Chloe’s also been showing signs of having her own weird code of ethics—she has no problem sleeping with men of any marital status, but only calls the married ones to freak them out with a make-believe pregnancy or STD. In the pilot, her banging of the fiancé is specifically meant to reveal him as a cheat. And in “Love And Monsters…,” the victims of her annual life-ruining weren’t chosen at random—in Chloe’s mind, the people she picked deserved it for being insufferable.
Even after seeing her childhood home (and her awesome teenage-Goth sneer in the family portrait) and more of the family dynamic we got some of in “Daddy’s Girl…,” it’s still not entirely clear how Chloe ended up with her particular us-against-the-world code of ethics, nor why her seemingly sweet mom is so high on the list of “the world.” (Because, as someone who’s been in a wheelchair a few times, the mom’s present of a cupholder put me on her team forever. That shit is essential.)
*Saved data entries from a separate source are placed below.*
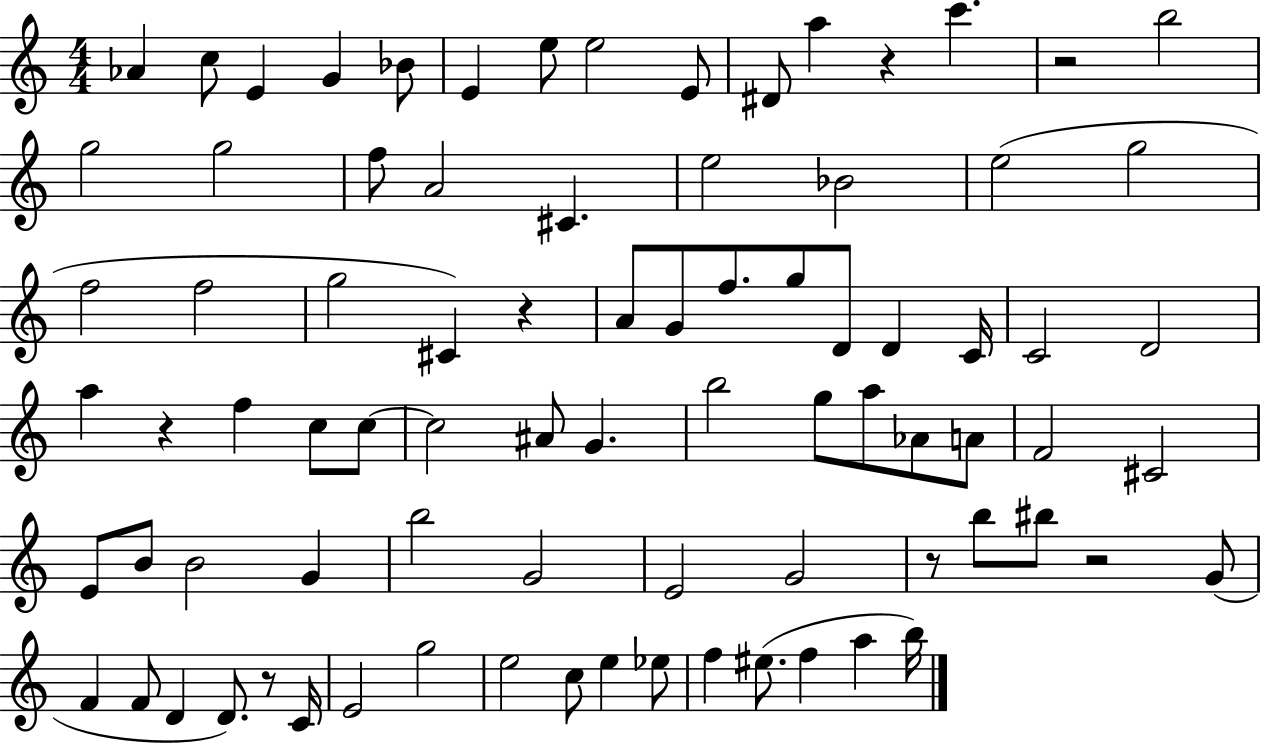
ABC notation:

X:1
T:Untitled
M:4/4
L:1/4
K:C
_A c/2 E G _B/2 E e/2 e2 E/2 ^D/2 a z c' z2 b2 g2 g2 f/2 A2 ^C e2 _B2 e2 g2 f2 f2 g2 ^C z A/2 G/2 f/2 g/2 D/2 D C/4 C2 D2 a z f c/2 c/2 c2 ^A/2 G b2 g/2 a/2 _A/2 A/2 F2 ^C2 E/2 B/2 B2 G b2 G2 E2 G2 z/2 b/2 ^b/2 z2 G/2 F F/2 D D/2 z/2 C/4 E2 g2 e2 c/2 e _e/2 f ^e/2 f a b/4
At first, it seems that June’s been conscripted into going to Thanksgiving to act as a sort of ego to Chloe’s id—as she gets out of the taxi, Chloe even says “You can’t hand me a sledgehammer and expect me not to swing it!” Those roles seem to be working all right, as voice-of-reason June successfully points out to Chloe that, minus intentions of ruining Thanksgiving, the Syracuse fan she’d been hitting on is more cheesy poof than man-meat. (“Good catch! That was a close one!”) And as June reaches the top of the stairs on the automated lift (no idea why the mom would have sent her up there, as the wheelchair was still at the bottom of the stairs, but did enjoy June’s glare at the cat watching her ascent), Chloe yells at June for getting drunk on cupholder booze and not fulfilling her Chloe-containment duties.
But, obviously, it wasn’t that simple. This episode got its surprise-twist groove back after the fun but fairly straightforward previous episode—I knew Chloe’s reasons for making June spend the episode in a wheelchair were bullshit, but was pleased that I didn’t guess what they actually were until she started counting off the money at the curb and it was clear that her motivations were… just to do a nice thing for a friend. (“It is nice! I’m really nice! …June, why aren’t you fanning yourself with your money?”)
Then, though June would probably not have signed up for this crew voluntarily, she proves that she’s a worthy shipmate by putting on an excellent half of a furious faux-fight while actually talking about pies. And in the tag, it’s somehow even sweeter that Chloe’s deferred to June’s preference for apple pie.
Stray observations:
- “We should talk to each other like this all the time, because this is really fun!” I agree.
- Another People reference in the JVDB soup-kitchen subplot—guess they have a running deal or something. Didn’t find that one particularly interesting, but it did have a couple funny moments: the tastefully mussed blonde “homeless” family JVDB serves soup to and the jump-cut from JVDB claiming that he and Luther “Forgot… our… hats…” after pulling a ladle-and-leave to a shot of them both wearing ridiculous hats back at the kitchen.
- “I like your sock.”
- Black Friday for Chloe = having sex with black men.
- Though the tampon holder was, uh, less true to my wheelchair experience, the lock was still thoughtful.
- “I’m Sacajawea! I’m on a coin! I’m money, bitch!”
- At least that one elderly lady bought “It’s a miracle!”